STUDY QUESTIONS:
A: Translate into Spanish this sentence from the text on gay-themed movies of 2011: "The celluloid closet is finally bursting open."
B: Answer these questions using the text on gay-themed movies of 2011:
(i) What film might lead one to consider 2005 the best gay year in movies?
(ii) At what age does the father in "Beginners" come out of the closet?
(iii) Who plays Clyde Tolson in "J. Edgar"?
C: Quote the text on gay-themed movies of 2011, starting with "You might think" and going on through "finally bursting open.".

You might think 2005 was the best gay year in movies based purely on the release of “Brokeback Mountain.” But in terms of sheer quantity, 2011 has all other years beat, and the quality was damn good too.

I’m not talking about the small, independent films that you usually see only in GLBT  film festivals, but mainstream movies with one or more recognizable stars, the kind of gay-themed movies that escape the distribution ghetto to which most are assigned, and which your liberal-leaning relatives might see. And in addition, they are showing up on Best-of-the-Year lists. The celluloid closet is finally bursting open.

In June, it all began with “Beginners,” where Ewan McGregor plays an uptight straight son who learns how to take risks with his heart from his gay father, who comes out of the closet at age 75 and forms a better relationship with a thirty-something man than anything the son has ever experienced.  The unsurpassable Christopher Plummer is the father and he’s currently the front-runner to win the Oscar for Best Supporting Actor, and the film itself is appearing on some ten best lists from straight movie critics (yes, there are some).

If “Beginners” portrays the liberating normalcy of coming out of the closet at any age, then Clint Eastwood’s “J. Edgar” shows the soul-crunching consequences of dwelling there your whole life.  Leonardo DiCaprio plays J. Edgar Hoover, the founder and longest-serving head of the FBI, while Arnie Hammer plays his never-left-his-side assistant Clyde Tolson. If Mr.

RECORDED DATA:
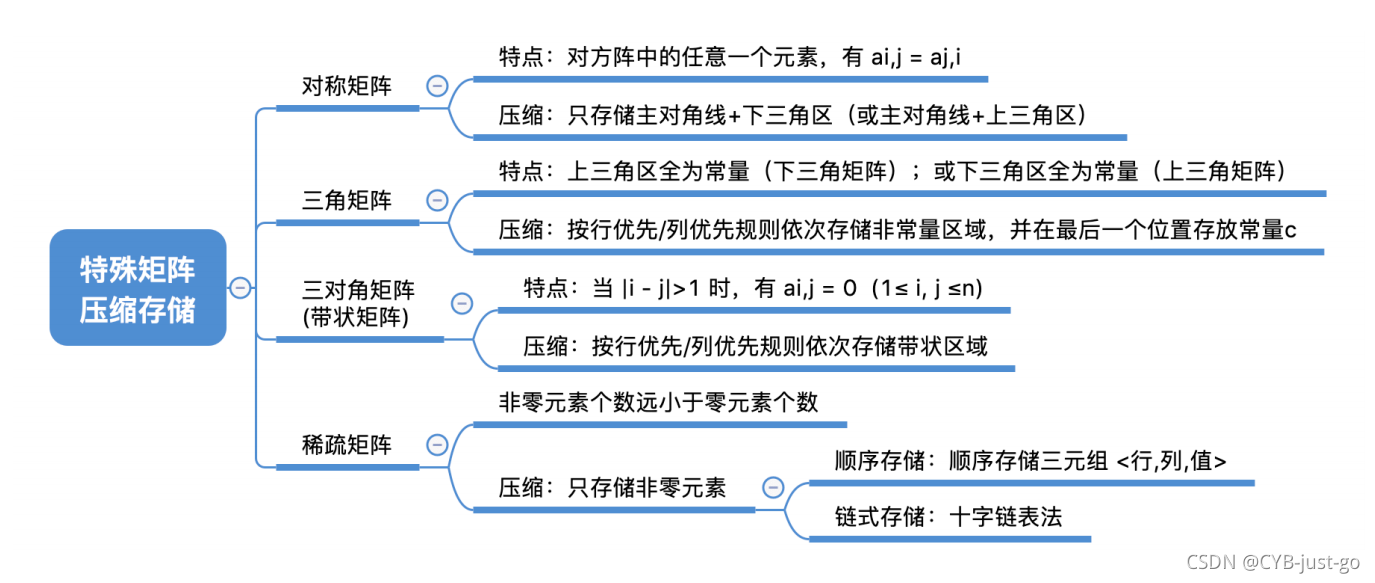 特殊矩阵压缩存储

对称矩阵

特点：对方阵中的任意一个元素，有 ai,j = aj,i

压缩：只存储主对角线+下三角区（或主对角线+上三角区）

三角矩阵

特点：上三角区全为常量（下三角矩阵）；或下三角区全为常量（上三角矩阵）

压缩：按行优先/列优先规则依次存储非常量区域，并在最后一个位置存放常量c

三对角矩阵 (带状矩阵)

特点：当 |i - j|>1 时，有 ai,j = 0 (1≤ i, j ≤n)

压缩：按行优先/列优先规则依次存储带状区域

稀疏矩阵

非零元素个数远小于零元素个数

压缩：只存储非零元素

顺序存储：顺序存储三元组 <行,列,值>

链式存储：十字链表法

CSDN @CYB-just-go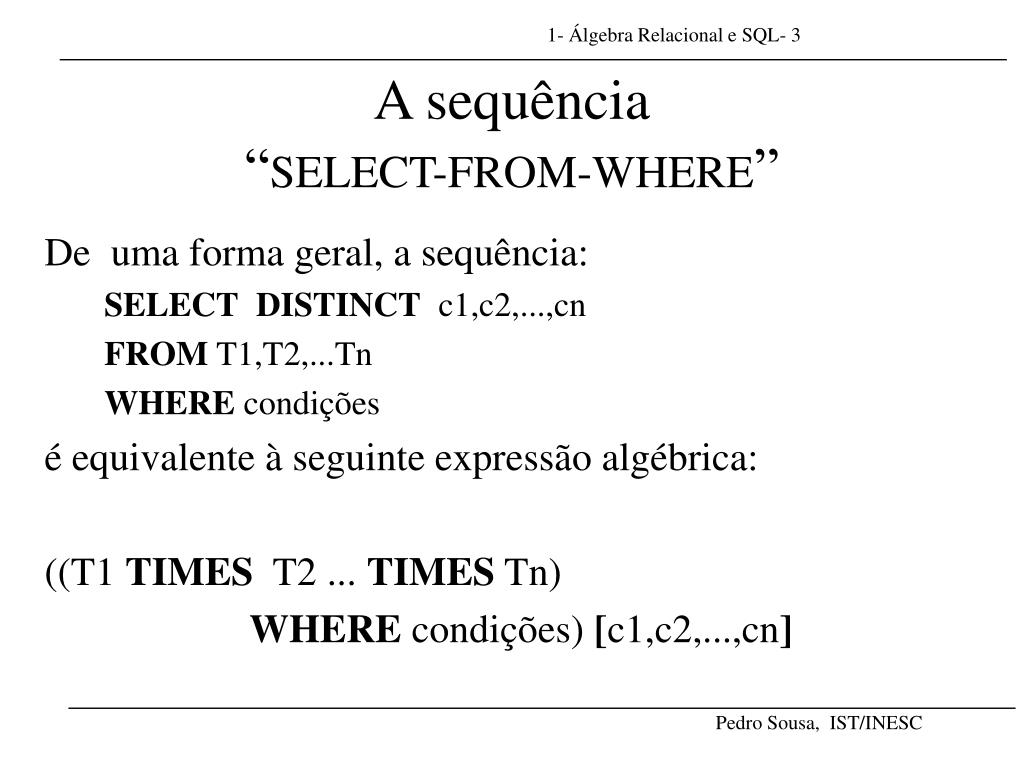 1- Álgebra Relacional e SQL- 3

A sequência
“SELECT-FROM-WHERE”

De uma forma geral, a sequência:

SELECT DISTINCT c1,c2,...,cn
FROM T1,T2,...Tn
WHERE condições

é equivalente à seguinte expressão algébrica:

((T1 TIMES T2 ... TIMES Tn)
WHERE condições) [c1,c2,...,cn]

Pedro Sousa, IST/INESC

RESPONSES:
A: El armario del celuloide por fin se está abriendo de par en par.

B:
(i) "Brokeback Mountain"
(ii) 75
(iii) Arnie Hammer

C:
You might think 2005 was the best gay year in movies based purely on the release of “Brokeback Mountain.” But in terms of sheer quantity, 2011 has all other years beat, and the quality was damn good too.

I’m not talking about the small, independent films that you usually see only in GLBT  film festivals, but mainstream movies with one or more recognizable stars, the kind of gay-themed movies that escape the distribution ghetto to which most are assigned, and which your liberal-leaning relatives might see. And in addition, they are showing up on Best-of-the-Year lists. The celluloid closet is finally bursting open.